◆ EXERCISE GOAL: Find every line in the items below that contains the string "shingled", and copy each of those lines in full.

=== MATERIAL SUPPLIED ===

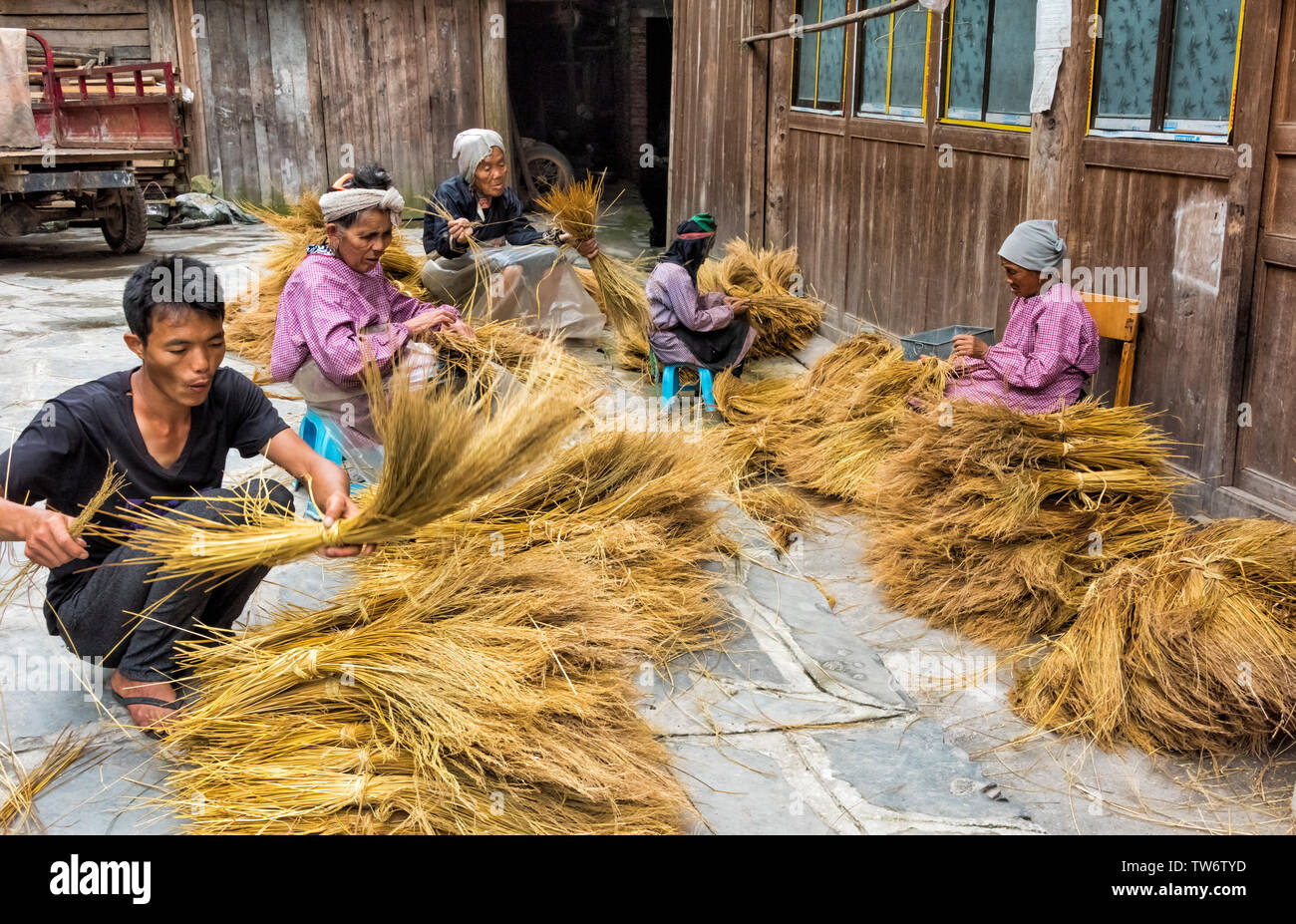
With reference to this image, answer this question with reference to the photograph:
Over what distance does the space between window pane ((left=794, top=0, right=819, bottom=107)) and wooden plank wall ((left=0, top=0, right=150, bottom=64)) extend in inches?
307

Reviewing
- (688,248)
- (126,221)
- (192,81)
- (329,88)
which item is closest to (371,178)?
(688,248)

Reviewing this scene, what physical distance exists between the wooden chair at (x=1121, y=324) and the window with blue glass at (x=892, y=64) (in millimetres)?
1879

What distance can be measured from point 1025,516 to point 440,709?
1.77 m

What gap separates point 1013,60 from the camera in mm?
4676

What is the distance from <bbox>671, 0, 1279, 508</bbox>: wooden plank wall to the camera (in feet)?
11.4

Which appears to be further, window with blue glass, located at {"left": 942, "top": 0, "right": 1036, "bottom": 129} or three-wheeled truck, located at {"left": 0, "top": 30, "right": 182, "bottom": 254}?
three-wheeled truck, located at {"left": 0, "top": 30, "right": 182, "bottom": 254}

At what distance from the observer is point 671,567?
3332 millimetres

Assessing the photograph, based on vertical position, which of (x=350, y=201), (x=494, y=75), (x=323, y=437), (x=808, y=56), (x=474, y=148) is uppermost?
(x=494, y=75)

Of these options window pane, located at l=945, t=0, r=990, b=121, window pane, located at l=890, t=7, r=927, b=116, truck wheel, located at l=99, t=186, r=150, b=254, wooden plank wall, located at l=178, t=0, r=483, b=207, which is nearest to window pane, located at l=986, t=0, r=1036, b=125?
window pane, located at l=945, t=0, r=990, b=121

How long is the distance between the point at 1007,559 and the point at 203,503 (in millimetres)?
2077

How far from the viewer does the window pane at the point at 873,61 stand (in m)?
5.88

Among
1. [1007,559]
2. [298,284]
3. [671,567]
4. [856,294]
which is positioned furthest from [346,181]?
[856,294]

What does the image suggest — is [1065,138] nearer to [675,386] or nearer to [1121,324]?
[1121,324]

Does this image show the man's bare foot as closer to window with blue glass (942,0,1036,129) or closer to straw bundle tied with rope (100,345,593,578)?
straw bundle tied with rope (100,345,593,578)
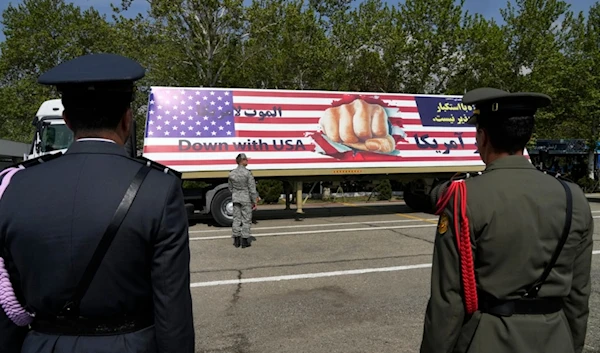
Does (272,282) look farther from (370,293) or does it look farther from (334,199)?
(334,199)

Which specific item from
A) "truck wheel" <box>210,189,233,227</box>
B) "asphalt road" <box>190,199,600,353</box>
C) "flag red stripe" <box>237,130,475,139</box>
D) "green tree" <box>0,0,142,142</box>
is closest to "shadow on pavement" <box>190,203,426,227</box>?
"truck wheel" <box>210,189,233,227</box>

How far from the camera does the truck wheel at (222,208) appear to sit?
12156mm

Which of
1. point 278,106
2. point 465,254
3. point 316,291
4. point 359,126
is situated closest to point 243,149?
point 278,106

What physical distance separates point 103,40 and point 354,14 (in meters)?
15.4

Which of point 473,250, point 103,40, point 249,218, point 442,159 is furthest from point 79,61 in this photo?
point 103,40

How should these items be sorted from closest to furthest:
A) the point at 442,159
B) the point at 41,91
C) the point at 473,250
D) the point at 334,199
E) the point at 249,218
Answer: the point at 473,250 → the point at 249,218 → the point at 442,159 → the point at 334,199 → the point at 41,91

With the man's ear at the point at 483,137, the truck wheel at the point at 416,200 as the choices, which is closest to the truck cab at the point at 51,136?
the truck wheel at the point at 416,200

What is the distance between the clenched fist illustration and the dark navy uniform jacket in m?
11.3

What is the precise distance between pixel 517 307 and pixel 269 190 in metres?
17.3

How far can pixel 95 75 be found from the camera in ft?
5.69

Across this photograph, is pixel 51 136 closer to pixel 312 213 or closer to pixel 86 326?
pixel 312 213

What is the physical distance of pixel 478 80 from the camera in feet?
90.2

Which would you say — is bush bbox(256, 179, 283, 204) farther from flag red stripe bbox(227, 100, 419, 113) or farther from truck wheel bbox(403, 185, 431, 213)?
flag red stripe bbox(227, 100, 419, 113)

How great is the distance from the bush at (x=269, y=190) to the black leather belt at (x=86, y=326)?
17.3m
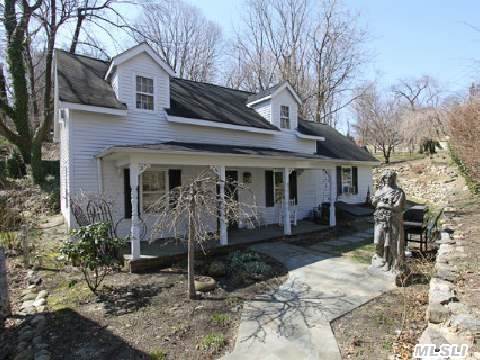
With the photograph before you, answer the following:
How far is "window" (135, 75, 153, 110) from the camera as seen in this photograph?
32.0ft

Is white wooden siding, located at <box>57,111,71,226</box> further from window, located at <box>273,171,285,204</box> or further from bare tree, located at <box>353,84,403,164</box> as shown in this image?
bare tree, located at <box>353,84,403,164</box>

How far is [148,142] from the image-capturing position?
31.9ft

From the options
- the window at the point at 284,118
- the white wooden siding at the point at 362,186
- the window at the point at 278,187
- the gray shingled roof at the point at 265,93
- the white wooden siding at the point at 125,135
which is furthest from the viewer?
the white wooden siding at the point at 362,186

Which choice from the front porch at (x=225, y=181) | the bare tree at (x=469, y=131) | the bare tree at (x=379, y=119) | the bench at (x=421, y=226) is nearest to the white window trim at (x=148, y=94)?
the front porch at (x=225, y=181)

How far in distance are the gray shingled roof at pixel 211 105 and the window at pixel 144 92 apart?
721 millimetres

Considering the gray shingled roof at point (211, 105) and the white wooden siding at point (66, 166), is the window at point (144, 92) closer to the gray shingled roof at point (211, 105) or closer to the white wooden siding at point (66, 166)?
the gray shingled roof at point (211, 105)

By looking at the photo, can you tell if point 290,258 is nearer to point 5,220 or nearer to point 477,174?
point 477,174

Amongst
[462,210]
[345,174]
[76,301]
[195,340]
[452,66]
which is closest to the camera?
[195,340]

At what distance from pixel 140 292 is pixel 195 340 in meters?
2.22

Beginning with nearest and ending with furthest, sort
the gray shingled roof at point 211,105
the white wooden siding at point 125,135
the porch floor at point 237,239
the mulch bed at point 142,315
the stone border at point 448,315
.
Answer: the stone border at point 448,315 < the mulch bed at point 142,315 < the porch floor at point 237,239 < the white wooden siding at point 125,135 < the gray shingled roof at point 211,105

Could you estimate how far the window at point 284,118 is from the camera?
44.9ft

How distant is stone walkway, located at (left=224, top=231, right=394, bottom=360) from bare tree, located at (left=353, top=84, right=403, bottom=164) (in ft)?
75.8

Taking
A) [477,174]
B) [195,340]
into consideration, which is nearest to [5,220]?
[195,340]

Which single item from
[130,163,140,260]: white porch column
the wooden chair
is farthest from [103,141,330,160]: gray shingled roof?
the wooden chair
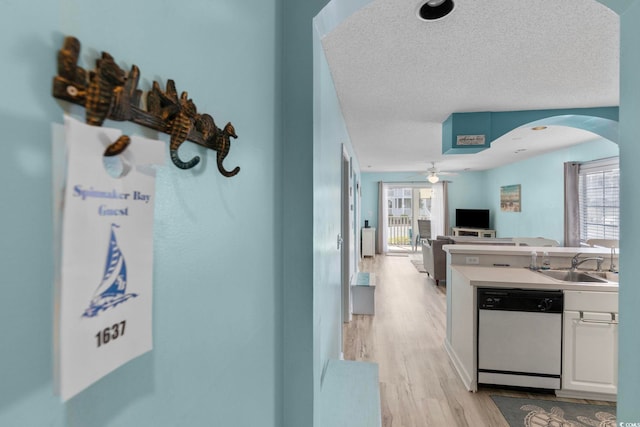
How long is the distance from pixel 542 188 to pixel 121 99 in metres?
7.26

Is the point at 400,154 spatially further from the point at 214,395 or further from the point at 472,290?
the point at 214,395

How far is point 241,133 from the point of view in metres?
0.74

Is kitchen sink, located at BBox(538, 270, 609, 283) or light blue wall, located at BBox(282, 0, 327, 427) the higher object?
light blue wall, located at BBox(282, 0, 327, 427)

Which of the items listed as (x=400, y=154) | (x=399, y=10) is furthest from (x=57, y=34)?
(x=400, y=154)

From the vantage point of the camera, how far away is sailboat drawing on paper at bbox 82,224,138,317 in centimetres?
33

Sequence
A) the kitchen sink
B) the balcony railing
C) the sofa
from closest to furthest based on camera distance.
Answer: the kitchen sink, the sofa, the balcony railing

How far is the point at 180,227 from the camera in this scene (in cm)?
51

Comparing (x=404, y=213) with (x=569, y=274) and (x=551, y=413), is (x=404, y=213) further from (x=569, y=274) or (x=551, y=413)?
(x=551, y=413)

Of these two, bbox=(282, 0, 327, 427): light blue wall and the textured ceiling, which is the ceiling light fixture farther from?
bbox=(282, 0, 327, 427): light blue wall

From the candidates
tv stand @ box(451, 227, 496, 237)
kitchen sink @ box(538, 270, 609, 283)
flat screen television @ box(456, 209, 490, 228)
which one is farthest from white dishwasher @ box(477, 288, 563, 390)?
flat screen television @ box(456, 209, 490, 228)

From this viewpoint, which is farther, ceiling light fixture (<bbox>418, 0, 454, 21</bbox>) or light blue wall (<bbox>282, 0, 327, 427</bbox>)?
ceiling light fixture (<bbox>418, 0, 454, 21</bbox>)

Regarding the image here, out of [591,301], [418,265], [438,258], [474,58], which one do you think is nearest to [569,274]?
[591,301]

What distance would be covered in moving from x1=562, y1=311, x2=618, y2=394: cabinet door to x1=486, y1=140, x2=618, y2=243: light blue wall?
3.05 metres

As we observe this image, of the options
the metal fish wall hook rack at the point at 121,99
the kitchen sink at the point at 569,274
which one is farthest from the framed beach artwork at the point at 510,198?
the metal fish wall hook rack at the point at 121,99
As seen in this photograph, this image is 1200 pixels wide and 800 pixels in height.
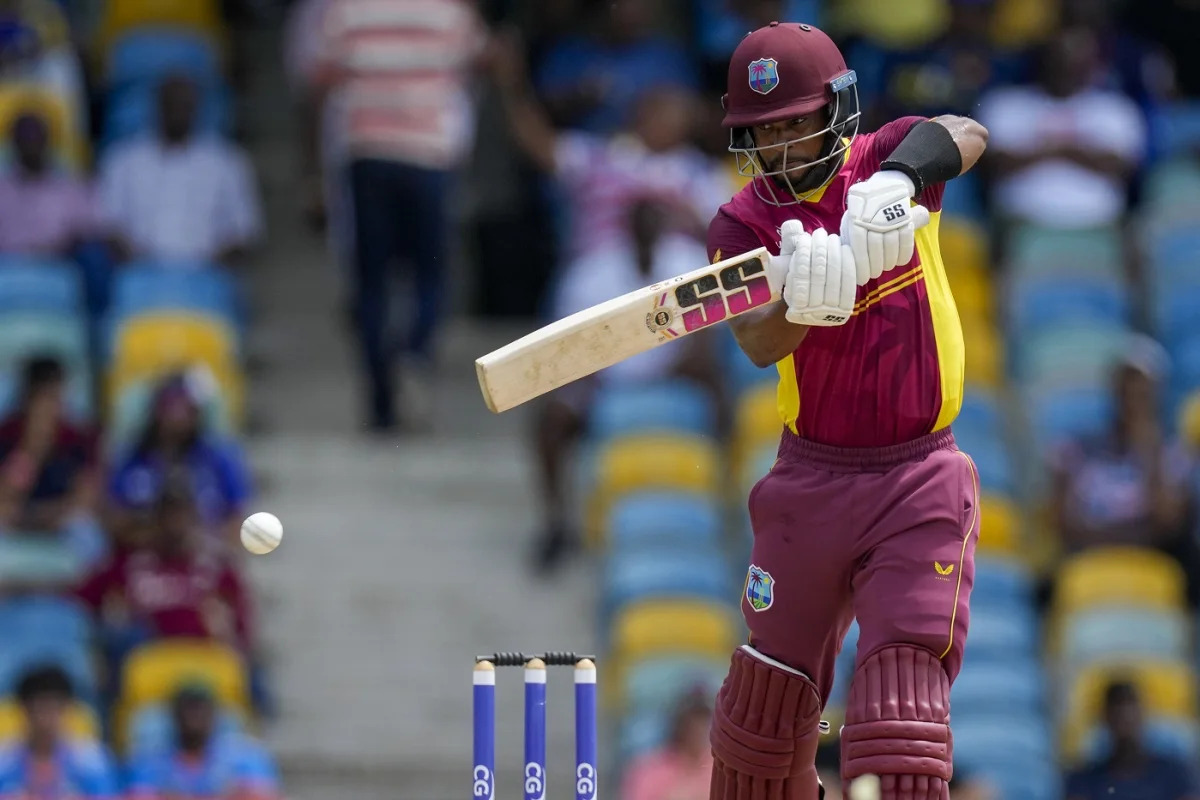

===

◆ SOLUTION FOR THIS PROBLEM:
- the gray shingled roof at the point at 265,93
How far in distance are the gray shingled roof at pixel 211 105 and the window at pixel 144 92 apart?
Considering the gray shingled roof at point (211, 105) and the white wooden siding at point (66, 166), is the window at point (144, 92) closer to the gray shingled roof at point (211, 105) or closer to the white wooden siding at point (66, 166)?
the gray shingled roof at point (211, 105)
the gray shingled roof at point 211,105
Answer: the stone border at point 448,315 < the mulch bed at point 142,315 < the porch floor at point 237,239 < the white wooden siding at point 125,135 < the gray shingled roof at point 211,105
is farthest from [103,141,330,160]: gray shingled roof?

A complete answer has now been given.